The newest edition of the EQUIS documents includes significantly revised and expanded standards for Financial Performance reporting, Financial Management and Risk Management (EQUIS Standards & Criteria, sections b – d of chapter 7). With these changes, EFMD targets a further strengthening of the EQUIS system by creating more transparency of an applicant school’s financial health, how it manages its financial affairs and how it deals with financial as well as non-financial risks. Peer Review Teams will now be in a position to conduct analyses of greater depth, which will significantly enhance their ability to evaluate a school’s financial and academic viability. As a consequence, it will add to the fruitfulness of the discussions with senior management teams and will ultimately act as a catalyst for the further professionalization of the finance and risk function in business schools. The revised standards were presented to the EFMD membership during the 2013 Deans and Directors Meeting in Istanbul for immediate implementation.
The most eye-catching change is the switch from previously two evaluation items (‘tick boxes’) in the Quality Profile Sheet (Financial Resources, Financial Management) to now three (Financial Performance, Financial Management, Risk Management). A more in-depth look at the Financial Performance section reveals that schools are from now on requested to supply detailed accounting information for the past five years as well as corresponding budget projections for the next three years.
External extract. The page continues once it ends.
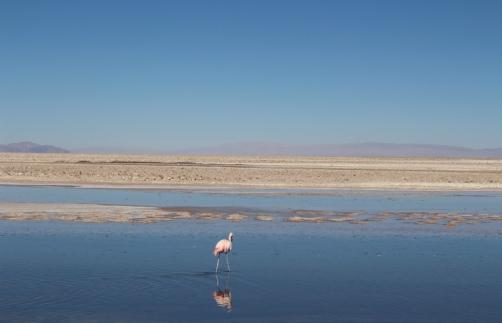 San Pedro de Atacama © Break and Trek _ 2018 _ Chili 21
The scope of reporting is implicitly aligned with the availability of financial information, which is above all tied to the school’s legal status. The working rule for schools in process should be that whatever is generated as part of regular financial reporting must now also be added to the Self-Assessment Report or the Base Room (see Annexes 4 – 5 of the EQUIS Process Manual Annexes for further details).
The Financial Performance section has in addition been extended to cover potential threats not explicitly captured in the school’s accounts. These could for instance include issues related to the parent institution’s financial health or any contractual commitments with a potential impact on financial outcomes in the years to come (e.g. loan covenants). Schools should view these additional provisions as a reminder that they need to provide Peer Review Teams with a comprehensive picture of their financial situation and to pro-actively highlight problem areas, which may have a tangible impact on the accreditation process.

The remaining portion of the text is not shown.